Drugs that prolong QT interval: Potential pharmacologic interaction (additive effects on QT interval prolongation). Avoid concomitant use with class IA (e.g., quinidine, procainamide) or class III (e.g., amiodarone, sotalol) antiarrhythmic agents. Use with caution in patients receiving other drug that prolong the QT interval (e.g., cisapride, erythromycin, antipsychotic agents, tricyclic antidepressants).

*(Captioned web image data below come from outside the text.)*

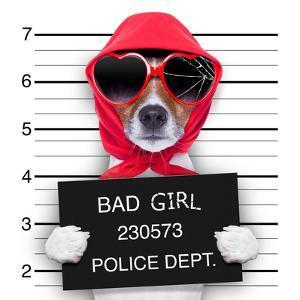 Mugshot Lady Dog by Javier Brosch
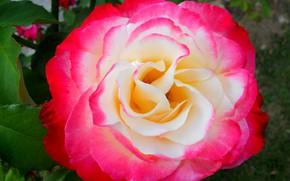 Картинка цветок, роза, лепестки, розовая роза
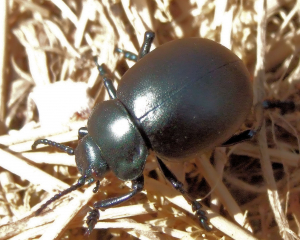 Bloody nosed Beetle
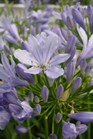 /Images/johnsonnursery/product-images/Agapanthus Improved Peter Pan_rw0bxljv7.jpg
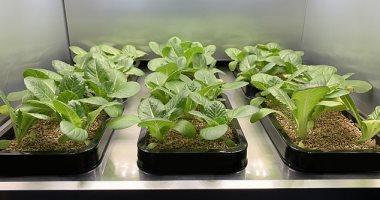 جهاز جديد يمكنك من زراعة 20 نوعا من الخضراوات داخل منزلك صور اليوم السابع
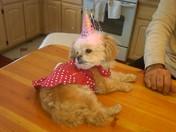 Chiquita's 4th birthday!!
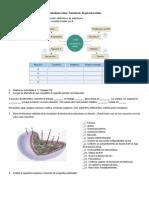 Metabolismo celular2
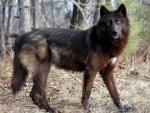 Lobo caminando atento por el bosque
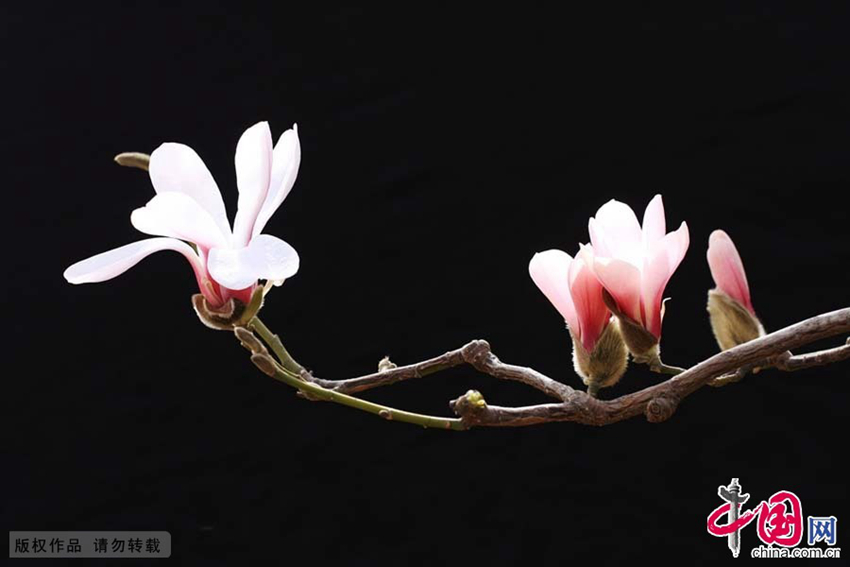 Marzo: floración deYulan1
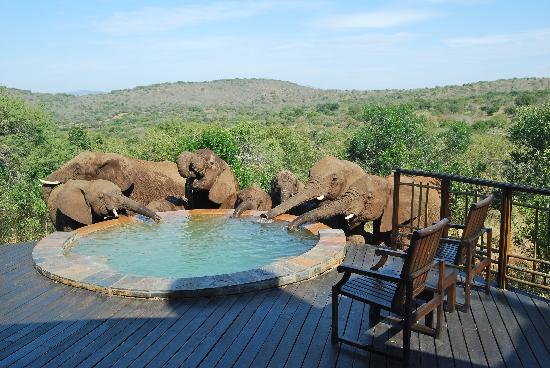 Hluhluwe, Sudáfrica: Elephants at our pool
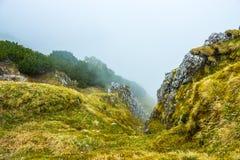 Nuvola che copre scogliera verde all'elevata altitudine Fotografia Stock Libera da Diritti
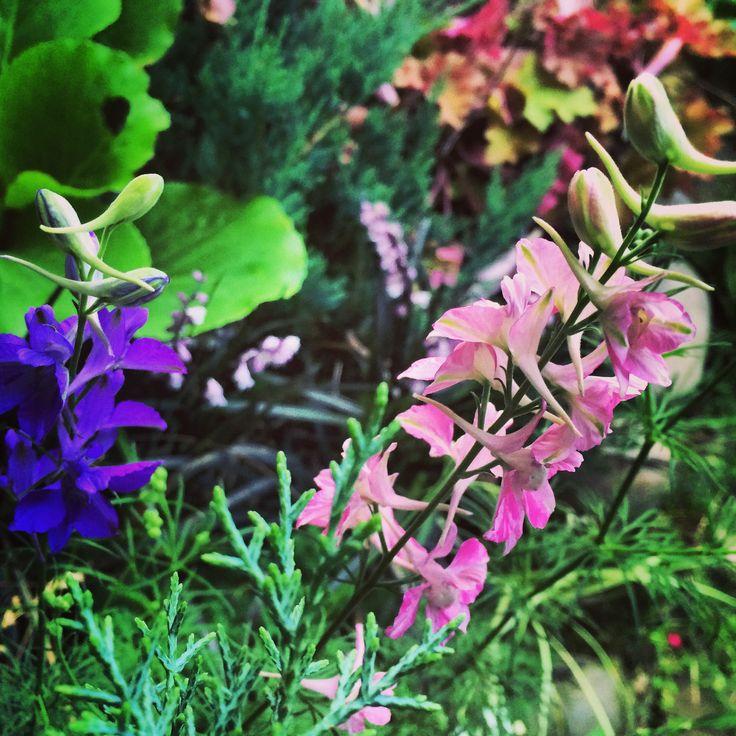 garden photo, garden,garten, бадан, гейхера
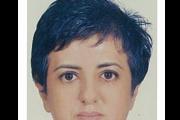 Wessal Qafsaoui, D.P.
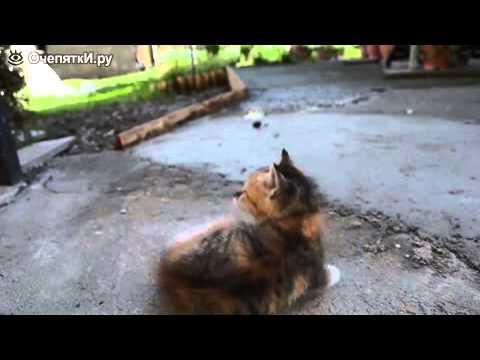 Как можно успокоить кошку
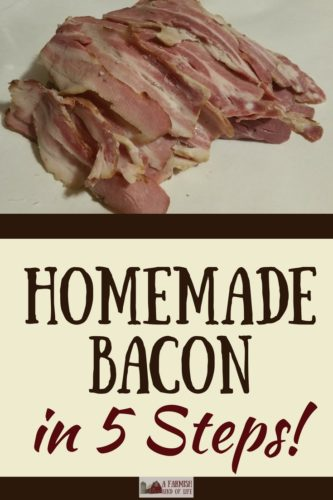 Homemade Bacon: Pig to Plate in 5 Steps - A Farmish Kind of Life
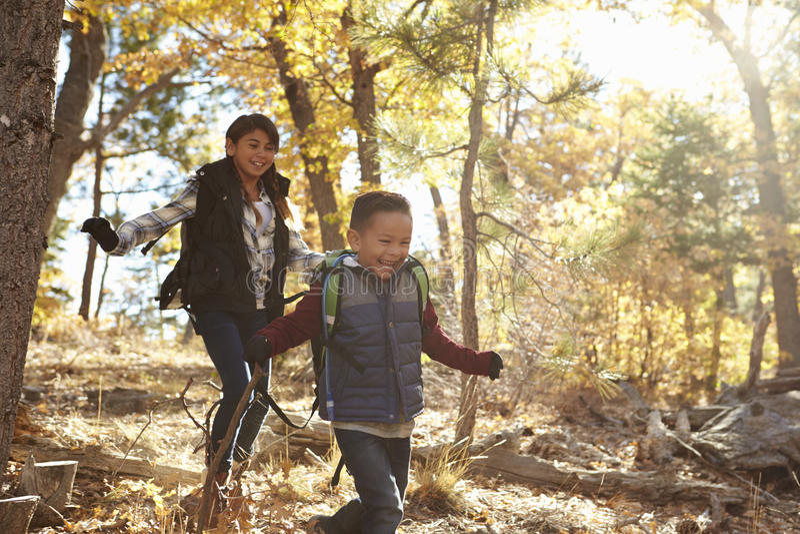 Två latinamerikanska barn har rolig spring i en skog royaltyfri foto
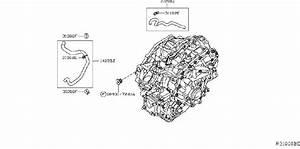 Nissan Murano Automatic Transmission Control Module  Cvt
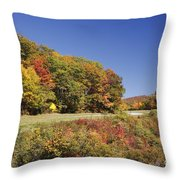 Parkway Road In North Carolina Throw Pillow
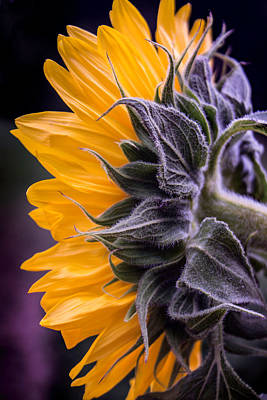 Filtered Sunflower Poster by Arlene Carmel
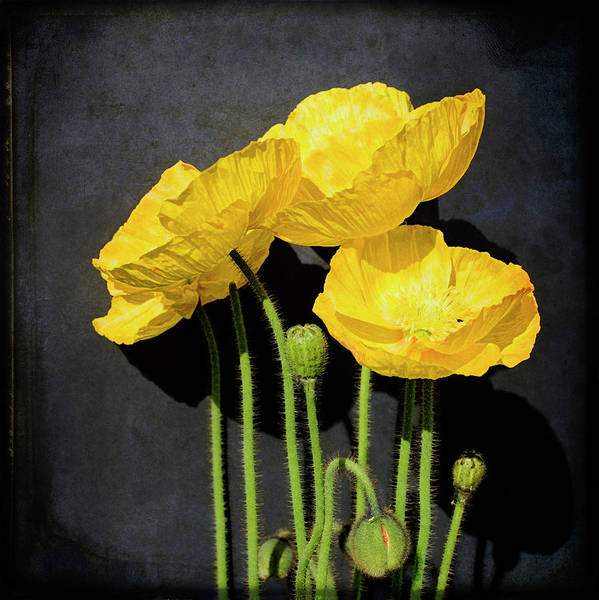 Square Poster featuring the photograph Iceland Yellow Poppies by Paul Grand Image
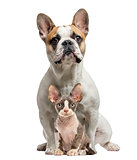 French Bulldog and Peterbold sittng and looking at camera, isola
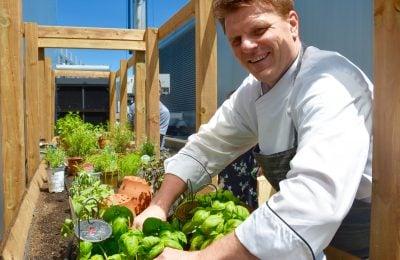 paul-shewchuk-ritz-carlton-toronto-rooftop-garden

Corticosteroids: Concomitant use of corticosteroids increases the risk of severe tendon disorders (e.g., tendinitis, tendon rupture), especially in geriatric patients older than 60 years of age.
Digoxin: No clinically important effect on pharmacokinetics of either drug. Dosage adjustment of moxifloxacin or digoxin not necessary.
Warfarin: No evidence of pharmacokinetic interactions. Careful monitoring of PT, INR, or other suitable coagulation tests in patients receiving concomitant warfarin and moxifloxacin is recommended.
Store below 30°C. Preserve in a hermetic containers.
Shelf-Life: 2 years.
J01MA14 - moxifloxacin ; Belongs to the class of fluoroquinolones. Used in the systemic treatment of infections.
Infusion (transparent, yellow aqueous solution in a non-PVC bag) 400 mg/250 mL x 1's.